Gómez de la Serna, en el Café Pombo. DP
photo_camera Gómez de la Serna, en el Café Pombo. DP

EN LA REPÚBLICA de las letras hispánicas ha existido, hasta no hace mucho, una pléyade de disti guidos escritores e intelectuales que se mostraron adictos al ejercicio de su trabajo en los cafés, bien con las plumillas que estos establecimientos les suministraban, o bien con sus propios lápices o plumas.

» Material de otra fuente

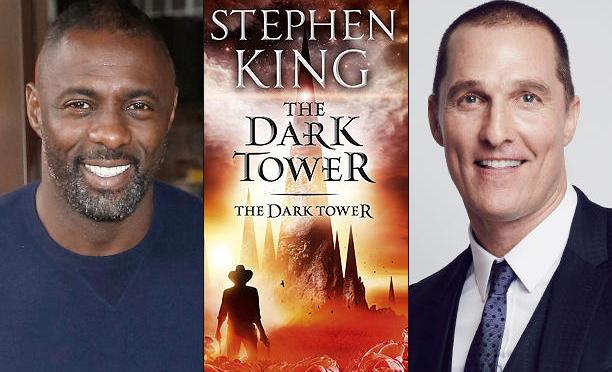 Stephen King and Nikolaj Arcel Discuss The Dark Tower Movie, Confirm Idris Elba and Matthew McConaughey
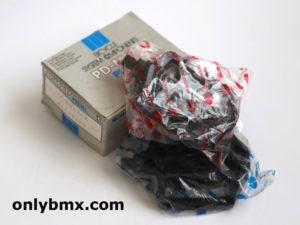Shimano PD-MX15 BMX Pedals – Black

"Hállome sentado en un café, cabe la taza humeante, escribiendo y observando", refiere Santiago Ramón y Cajal en su libro consagrado a la temática de las mujeres. Nuestro sabio por antonomasia encontraba estimulante y grato escribir en los cafés (primordialmente en el Café Suizo) que al propio tiempo le servían de atalaya para sus observaciones, y consiguientes reflexiones, sobre asuntos muy variados, vertidos más tarde en un libro tan exitoso como polémico: Charlas de café. Algunas de sus anotaciones nos dan una clave esencial para entender el tenor de su época: "Los ministros duran poco y gobiernan para sus amigos", escribe. Cajal nos ha legado su aprendizaje atesorado a través de una larga vida, plasmado en sus memorias: El mundo visto a los ochenta años (título mucho menos optimista, por cierto, que el que campea en las memorias del diputado en las Cortes, de 1870, José Gutiérrez Gamero: Mis primeros ochenta años). Un obra muy enriquecedora, como lo es también la que dedicó a sus recuerdos de infancia y juventud, lo que nos lleva a poner en duda la afirmación de Louis-Ferdinand Céline: "La experiencia es una lámpara tenue que sólo ilumina a quien la sostiene". Y es que la buena literatura –en particular la memorialista más conspicua–, desmiente la escéptica opinión del gran escritor maldito.

Jardiel Poncela fue durante largos años un impenitente escritor de café, a tal punto que resultaría arduo encontrar otro ámbito al que acudiese con la misma alacridad o que haya revestido una im portancia pareja tanto en su vida como en su obra.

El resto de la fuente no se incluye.